Spin-Orbit Interaction Enabled High-Fidelity Two-Qubit Gates

TL;DR

This paper investigates how spin-orbit interaction affects two-qubit gates in semiconductor spin qubits, revealing optimal operation points and new gate types enabled by SOI, with implications for high-fidelity quantum computing.

Contribution

It develops a microscopic Hamiltonian for SOI in spin qubits and identifies optimal conditions and novel gates enabled by SOI, advancing quantum gate design.

Findings

Existence of SOI nodes with enhanced gate fidelity.

Discovery of reflection and direct CNOT gates enabled by SOI.

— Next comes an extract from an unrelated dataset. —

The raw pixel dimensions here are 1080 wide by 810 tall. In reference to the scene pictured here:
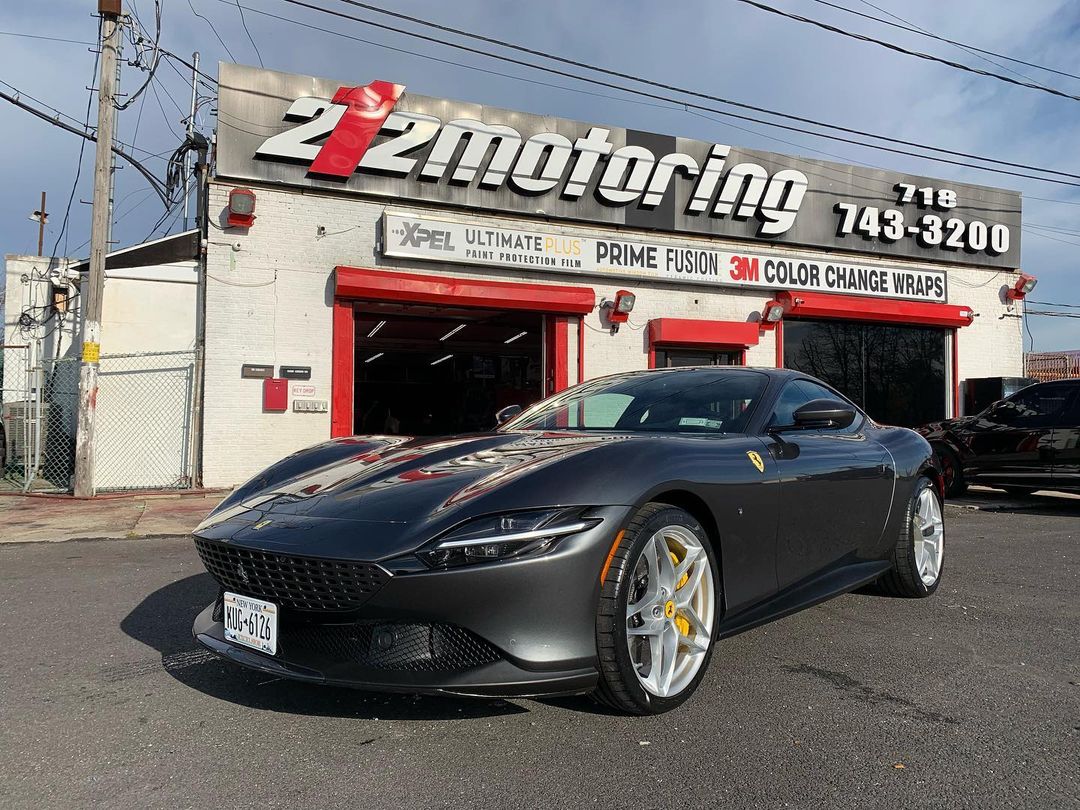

Analysis of fidelities achievable for the direct CNOT gate.

Abstract

We study the implications of spin-orbit interaction (SOI) for two-qubit gates (TQGs) in semiconductor spin qubit platforms. SOI renders the exchange interaction governing qubit pairs anisotropic, posing a serious challenge for conventional TQGs derived for the isotropic Heisenberg exchange. Starting from microscopic level, we develop a concise computational Hamiltonian that captures the essence of SOI, and use it to derive properties of the rotating-frame time evolutions. Two key findings are made. First, for the controlled-phase/controlled-Z gate, we show and analytically prove the existence of ``SOI nodes'' where the fidelity can be optimally enhanced, with only slight modifications in terms of gate time and local phase corrections. Second, we discover and discuss novel two-qubit dynamics that are inaccessible without SOI -- the reflection gate and the direct controlled-not gate. The relevant conditions and achievable fidelities are studied for the direct controlled-not gate.